We have shown that a quantitatively correct description of the lowest sector of the electron spectrum, which involves intraband dynamics and therefore relies primarily on the accurate modeling of the effective mass, requires a self-consistent renormalization of the Hamiltonian parameters that goes beyond the second order Löwdin perturbation. The accuracy is also improved by accounting for cb non-parabolicity by self-consistently including terms of higher order in the electron momentum. When studying the Zeeman splitting of the ground electron level we found that the most accurate value of the g-factor is obtained within the systematic scheme only after including the full structure of the vb Hamiltonian in the equation. Here, again, including non-parabolicity corrections improves the accuracy of the result.
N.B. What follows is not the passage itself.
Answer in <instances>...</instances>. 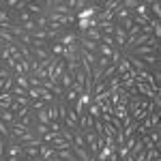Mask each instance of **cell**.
I'll return each instance as SVG.
<instances>
[{"label": "cell", "instance_id": "cell-1", "mask_svg": "<svg viewBox=\"0 0 161 161\" xmlns=\"http://www.w3.org/2000/svg\"><path fill=\"white\" fill-rule=\"evenodd\" d=\"M80 39H82V35L75 30V28H64L60 32V37L56 39L54 43H60L62 47H67V45H75V43H80Z\"/></svg>", "mask_w": 161, "mask_h": 161}, {"label": "cell", "instance_id": "cell-2", "mask_svg": "<svg viewBox=\"0 0 161 161\" xmlns=\"http://www.w3.org/2000/svg\"><path fill=\"white\" fill-rule=\"evenodd\" d=\"M4 157H11V159H19V157H24V148H22V144H17L13 137H7V150H4Z\"/></svg>", "mask_w": 161, "mask_h": 161}, {"label": "cell", "instance_id": "cell-3", "mask_svg": "<svg viewBox=\"0 0 161 161\" xmlns=\"http://www.w3.org/2000/svg\"><path fill=\"white\" fill-rule=\"evenodd\" d=\"M112 37H114V43H116V50L123 52L125 45H127V32H125L123 28L116 24V28H114V35H112Z\"/></svg>", "mask_w": 161, "mask_h": 161}, {"label": "cell", "instance_id": "cell-4", "mask_svg": "<svg viewBox=\"0 0 161 161\" xmlns=\"http://www.w3.org/2000/svg\"><path fill=\"white\" fill-rule=\"evenodd\" d=\"M112 116H114V118H118V120H125V118L129 116L127 103H125V101H118V103L114 105V110H112Z\"/></svg>", "mask_w": 161, "mask_h": 161}, {"label": "cell", "instance_id": "cell-5", "mask_svg": "<svg viewBox=\"0 0 161 161\" xmlns=\"http://www.w3.org/2000/svg\"><path fill=\"white\" fill-rule=\"evenodd\" d=\"M131 56H137V58H142V56H153V54H161V50H155V47H150V45H142V47H136V50L129 52Z\"/></svg>", "mask_w": 161, "mask_h": 161}, {"label": "cell", "instance_id": "cell-6", "mask_svg": "<svg viewBox=\"0 0 161 161\" xmlns=\"http://www.w3.org/2000/svg\"><path fill=\"white\" fill-rule=\"evenodd\" d=\"M133 15H137V17H144L146 22H150L153 17H150V13H148V0H140V7L133 11Z\"/></svg>", "mask_w": 161, "mask_h": 161}, {"label": "cell", "instance_id": "cell-7", "mask_svg": "<svg viewBox=\"0 0 161 161\" xmlns=\"http://www.w3.org/2000/svg\"><path fill=\"white\" fill-rule=\"evenodd\" d=\"M80 50H84V52H90V54H97L99 52V43H95V41H88V39H80ZM99 56V54H97Z\"/></svg>", "mask_w": 161, "mask_h": 161}, {"label": "cell", "instance_id": "cell-8", "mask_svg": "<svg viewBox=\"0 0 161 161\" xmlns=\"http://www.w3.org/2000/svg\"><path fill=\"white\" fill-rule=\"evenodd\" d=\"M148 13L153 19H159L161 22V2L159 0H148Z\"/></svg>", "mask_w": 161, "mask_h": 161}, {"label": "cell", "instance_id": "cell-9", "mask_svg": "<svg viewBox=\"0 0 161 161\" xmlns=\"http://www.w3.org/2000/svg\"><path fill=\"white\" fill-rule=\"evenodd\" d=\"M54 157V146L52 144H41L39 146V159L41 161H47Z\"/></svg>", "mask_w": 161, "mask_h": 161}, {"label": "cell", "instance_id": "cell-10", "mask_svg": "<svg viewBox=\"0 0 161 161\" xmlns=\"http://www.w3.org/2000/svg\"><path fill=\"white\" fill-rule=\"evenodd\" d=\"M73 148V153H75V157L80 161H90L92 159V155L88 153V148H84V146H71Z\"/></svg>", "mask_w": 161, "mask_h": 161}, {"label": "cell", "instance_id": "cell-11", "mask_svg": "<svg viewBox=\"0 0 161 161\" xmlns=\"http://www.w3.org/2000/svg\"><path fill=\"white\" fill-rule=\"evenodd\" d=\"M97 28H99L101 35H114V28H116V24L114 22H97Z\"/></svg>", "mask_w": 161, "mask_h": 161}, {"label": "cell", "instance_id": "cell-12", "mask_svg": "<svg viewBox=\"0 0 161 161\" xmlns=\"http://www.w3.org/2000/svg\"><path fill=\"white\" fill-rule=\"evenodd\" d=\"M84 39H88V41H95V43H99L101 41V32H99V28H88L86 32L82 35Z\"/></svg>", "mask_w": 161, "mask_h": 161}, {"label": "cell", "instance_id": "cell-13", "mask_svg": "<svg viewBox=\"0 0 161 161\" xmlns=\"http://www.w3.org/2000/svg\"><path fill=\"white\" fill-rule=\"evenodd\" d=\"M32 114H35V123H39V125H47V127H50V116H47V112H45V110L32 112Z\"/></svg>", "mask_w": 161, "mask_h": 161}, {"label": "cell", "instance_id": "cell-14", "mask_svg": "<svg viewBox=\"0 0 161 161\" xmlns=\"http://www.w3.org/2000/svg\"><path fill=\"white\" fill-rule=\"evenodd\" d=\"M58 103H60V101H58ZM58 103H52V105L45 108L47 116H50V123H58Z\"/></svg>", "mask_w": 161, "mask_h": 161}, {"label": "cell", "instance_id": "cell-15", "mask_svg": "<svg viewBox=\"0 0 161 161\" xmlns=\"http://www.w3.org/2000/svg\"><path fill=\"white\" fill-rule=\"evenodd\" d=\"M0 118L9 125V127H13V125H15V114H13L11 110H0Z\"/></svg>", "mask_w": 161, "mask_h": 161}, {"label": "cell", "instance_id": "cell-16", "mask_svg": "<svg viewBox=\"0 0 161 161\" xmlns=\"http://www.w3.org/2000/svg\"><path fill=\"white\" fill-rule=\"evenodd\" d=\"M32 131H35V136L41 140V137L45 136V133H50V127H47V125H39V123H35V125H32Z\"/></svg>", "mask_w": 161, "mask_h": 161}, {"label": "cell", "instance_id": "cell-17", "mask_svg": "<svg viewBox=\"0 0 161 161\" xmlns=\"http://www.w3.org/2000/svg\"><path fill=\"white\" fill-rule=\"evenodd\" d=\"M35 24H37L39 30H47L50 28V19H47V15H39V17H35Z\"/></svg>", "mask_w": 161, "mask_h": 161}, {"label": "cell", "instance_id": "cell-18", "mask_svg": "<svg viewBox=\"0 0 161 161\" xmlns=\"http://www.w3.org/2000/svg\"><path fill=\"white\" fill-rule=\"evenodd\" d=\"M120 7L123 9H127V11H136L137 7H140V0H120Z\"/></svg>", "mask_w": 161, "mask_h": 161}, {"label": "cell", "instance_id": "cell-19", "mask_svg": "<svg viewBox=\"0 0 161 161\" xmlns=\"http://www.w3.org/2000/svg\"><path fill=\"white\" fill-rule=\"evenodd\" d=\"M148 24H150V28H153V37L161 41V22L159 19H150Z\"/></svg>", "mask_w": 161, "mask_h": 161}, {"label": "cell", "instance_id": "cell-20", "mask_svg": "<svg viewBox=\"0 0 161 161\" xmlns=\"http://www.w3.org/2000/svg\"><path fill=\"white\" fill-rule=\"evenodd\" d=\"M17 41H19L22 45H26V47H32V41H35V39H32V35H28V32H22V35L17 37Z\"/></svg>", "mask_w": 161, "mask_h": 161}, {"label": "cell", "instance_id": "cell-21", "mask_svg": "<svg viewBox=\"0 0 161 161\" xmlns=\"http://www.w3.org/2000/svg\"><path fill=\"white\" fill-rule=\"evenodd\" d=\"M101 45H108V47H112V50H116V43H114V37H110V35H101Z\"/></svg>", "mask_w": 161, "mask_h": 161}, {"label": "cell", "instance_id": "cell-22", "mask_svg": "<svg viewBox=\"0 0 161 161\" xmlns=\"http://www.w3.org/2000/svg\"><path fill=\"white\" fill-rule=\"evenodd\" d=\"M19 26H22V30H24V32H28V35H35V32L39 30L35 22H26V24H19Z\"/></svg>", "mask_w": 161, "mask_h": 161}, {"label": "cell", "instance_id": "cell-23", "mask_svg": "<svg viewBox=\"0 0 161 161\" xmlns=\"http://www.w3.org/2000/svg\"><path fill=\"white\" fill-rule=\"evenodd\" d=\"M45 108H47V105H45V103H43V101H41V99H37V101H32V103H30V110H32V112L45 110Z\"/></svg>", "mask_w": 161, "mask_h": 161}, {"label": "cell", "instance_id": "cell-24", "mask_svg": "<svg viewBox=\"0 0 161 161\" xmlns=\"http://www.w3.org/2000/svg\"><path fill=\"white\" fill-rule=\"evenodd\" d=\"M2 90H4V80L0 77V92H2Z\"/></svg>", "mask_w": 161, "mask_h": 161}, {"label": "cell", "instance_id": "cell-25", "mask_svg": "<svg viewBox=\"0 0 161 161\" xmlns=\"http://www.w3.org/2000/svg\"><path fill=\"white\" fill-rule=\"evenodd\" d=\"M17 161H30V159H26V157H19V159H17Z\"/></svg>", "mask_w": 161, "mask_h": 161}, {"label": "cell", "instance_id": "cell-26", "mask_svg": "<svg viewBox=\"0 0 161 161\" xmlns=\"http://www.w3.org/2000/svg\"><path fill=\"white\" fill-rule=\"evenodd\" d=\"M4 161H17V159H11V157H7V159H4Z\"/></svg>", "mask_w": 161, "mask_h": 161}]
</instances>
Surprisingly, the values obtained from the resulting rather complicated equation can be reproduced by a simple diagonal model with a fixed value of the fundamental band gap, which supports the use of the effective Roth-Lax-Zwerdling formula for a nanostructure. The accuracy of the latter is remarkable, given its simplicity. The effective mass equations reproduce 8-band k · p value of the electron g-factor for the QD ground state within a factor of 2, which may seem disappointing. One should take into account, however, that the value of the g-factor for bulk InAs is about −15, which is nearly entirely compensated by confinement and strain effects. The absolute mismatch, which is on the order of 0.1, is a tiny fraction of the original value (that is, the compensation is quantitatively reproduced) but yields a large relative error when compared to the very small final value.

In general, we have shown that the effective mass equation offers a limited accuracy when modeling the lowest-energy sector of the electron spectrum in a self-assembled QD, unless it is extended to a rather complicated, inconvenient and computationally expensive form. In particular, an equation that is rigorously derived from the k · p theory strictly up to order k2 (which may correspond to the most usual notion of the effective mass theory) quantitatively fails in all respects. The more accurate self-consistent equation proposed in this paper is not particularly transparent and does not even allow a separation into kinetic and Pauli terms. On the other hand, we have shown that the electron g-factor can be estimated by a very simple version of the effective mass theory, thus justifying the phenomenological Roth-Lax-Zwerdling formula for a nanostructure. Our derivation highlights the correspondence between the BenDaniel-Duke and Gora-Williams-Bastard orderings of the kinetic term, both emerging as different approximations within a general scheme, and yields a generalized Rashba coupling including inhomogeneity and strain effects. This confirms once more that the effective mass equation, even though not perfectly accurate, can be very useful from the conceptual point of view and often provides valuable physical insight.

Data availability

The datasets generated during and/or analysed during the current study are available from the corresponding author on reasonable request.